Un abogado “oficialmente” santo sin discusión alguna es San Alfonso María de Ligorio, patrono de los abogados católicos, los confesores, así como de los abogados militares y los servicios jurídicos castrenses. Nacido el 27 de septiembre de 1696, cursó sus estudios de derecho en la facultad del ramo en la Universidad de Nápoles, destacándose por su precocidad, lo que le permitió obtener a los 16 años el grado de doctor en derecho civil y en derecho canónico.
Tuvo un buen suceso en el ejercicio de la profesión pero terminó desencantado de ella a causa de la corrupción imperante en los procesos y ámbitos tribunalicios de su tiempo.

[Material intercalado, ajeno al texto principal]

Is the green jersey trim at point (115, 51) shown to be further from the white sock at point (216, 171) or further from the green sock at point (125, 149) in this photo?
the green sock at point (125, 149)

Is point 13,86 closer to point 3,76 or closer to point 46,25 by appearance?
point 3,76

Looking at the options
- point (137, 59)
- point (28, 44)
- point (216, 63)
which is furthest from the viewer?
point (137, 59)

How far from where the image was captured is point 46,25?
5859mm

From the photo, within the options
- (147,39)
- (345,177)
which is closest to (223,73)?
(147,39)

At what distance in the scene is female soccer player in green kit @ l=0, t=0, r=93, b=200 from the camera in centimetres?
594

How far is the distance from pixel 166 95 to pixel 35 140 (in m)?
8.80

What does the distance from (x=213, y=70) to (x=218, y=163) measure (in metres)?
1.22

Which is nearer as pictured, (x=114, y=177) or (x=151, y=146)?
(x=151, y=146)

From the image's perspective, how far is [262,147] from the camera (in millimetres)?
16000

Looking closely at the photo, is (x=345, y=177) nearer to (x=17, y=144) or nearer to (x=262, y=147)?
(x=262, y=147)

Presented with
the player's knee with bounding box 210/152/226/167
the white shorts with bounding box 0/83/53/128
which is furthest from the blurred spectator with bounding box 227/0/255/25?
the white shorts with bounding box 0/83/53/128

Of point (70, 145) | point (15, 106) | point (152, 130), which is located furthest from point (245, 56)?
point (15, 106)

Ordenado sacerdote, fundó el 9 de noviembre de 1732 la Congregación del Santísimo Redentor, orden conocida hoy como Redentoristas. Impuso una renovación en la formas de la iglesia, en particular de misionar, para acercarla a la gente y elevar el nivel del clero. Se opuso a los formalismos y rigorismos carentes de sentido, que en su opinión “cerraban a la gente los caminos del Evangelio”. E
n 1762 fue nombrado por el papa obispo en la diócesis de Agatha dei Goti, en el sur de Italia. Su producción escrita supera el centenar de títulos, en 21.000 distintas ediciones y traducciones. Muerto el 1 de agosto de 1787, tan sólo 20 años después, en 1807, la iglesia Católica declaró la heroicidad de sus virtudes. Se lo beatificó en 1815 y fue canonizado por el papa Gregorio XVI el 26 de mayo de 1839. Además, en 1871, Pío IX lo declaró Doctor de la Iglesia. Tal título se otorga sólo a santos muy contados quienes, por su erudición, se destacan como “eminentes maestros de la fe para los fieles en todos los tiempos”. El suyo ha sido el único caso en la historia eclesiástica que lo recibió antes de un siglo de acaecida su muerte.

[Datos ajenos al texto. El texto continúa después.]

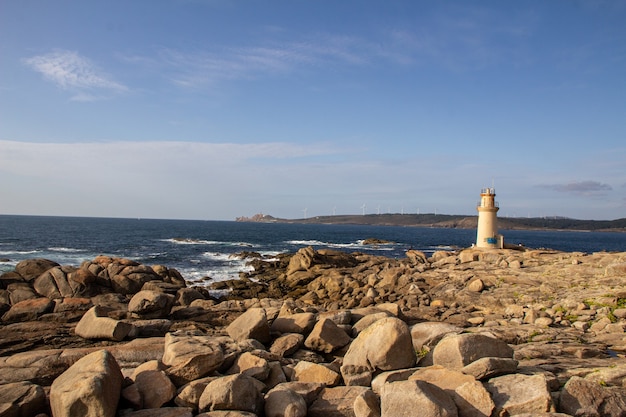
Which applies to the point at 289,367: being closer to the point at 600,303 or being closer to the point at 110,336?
the point at 110,336

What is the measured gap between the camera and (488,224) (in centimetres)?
4128

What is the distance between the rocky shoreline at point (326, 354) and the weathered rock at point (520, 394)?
3 cm

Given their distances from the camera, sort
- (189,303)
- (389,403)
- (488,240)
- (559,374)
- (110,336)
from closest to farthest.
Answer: (389,403) < (559,374) < (110,336) < (189,303) < (488,240)

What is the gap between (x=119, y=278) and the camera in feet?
93.6

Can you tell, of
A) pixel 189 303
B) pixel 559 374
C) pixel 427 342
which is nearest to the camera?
pixel 559 374

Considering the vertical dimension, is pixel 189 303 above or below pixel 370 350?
below

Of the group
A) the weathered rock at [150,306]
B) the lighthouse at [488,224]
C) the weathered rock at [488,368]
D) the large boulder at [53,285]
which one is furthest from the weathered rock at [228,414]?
the lighthouse at [488,224]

Un santo que realizó el camino inverso a San Alfonso -es decir, se inició en la vida monástica y terminó en los tribunales- fue Thomas More, más conocido entre nosotros por la castellanización de su nombre: Tomás Moro. Hacia 1501 ingresó en la Tercera Orden de San Francisco, viviendo como laico en un convento cartujo hasta 1504, dedicado al estudio religioso. Antes de eso, tras estudiar en Oxford sin graduarse, estudió derecho primero en el New Inn de Londres y luego en el Lincoln’s Inn, instituciones ambas que habilitaban el ejercicio de la abogacía.
La ejerció hasta ser nombrado miembro del parlamento. Luego fue elegido juez y subprefecto en la ciudad de Londres, ministro de Justicia y asesor jurídico del rey Enrique VIII. Pese a tener una amistad personal con éste, al negarse a convalidar la separación de la iglesia de Inglaterra de la autoridad del papa fue encarcelado en la Torre de Londres, pese a haber renunciado a todos sus cargos, y decapitado por traidor el 6 de julio de 1535. Nada es tan terrible como las sentencia de los que se suponen amigos.
Moro es santo y mártir por partida doble, tanto por la iglesia Católica como por la Anglicana.
Y un ejemplo más que, pese a las malas lenguas, hasta la santidad es posible en nuestra profesión de abogados.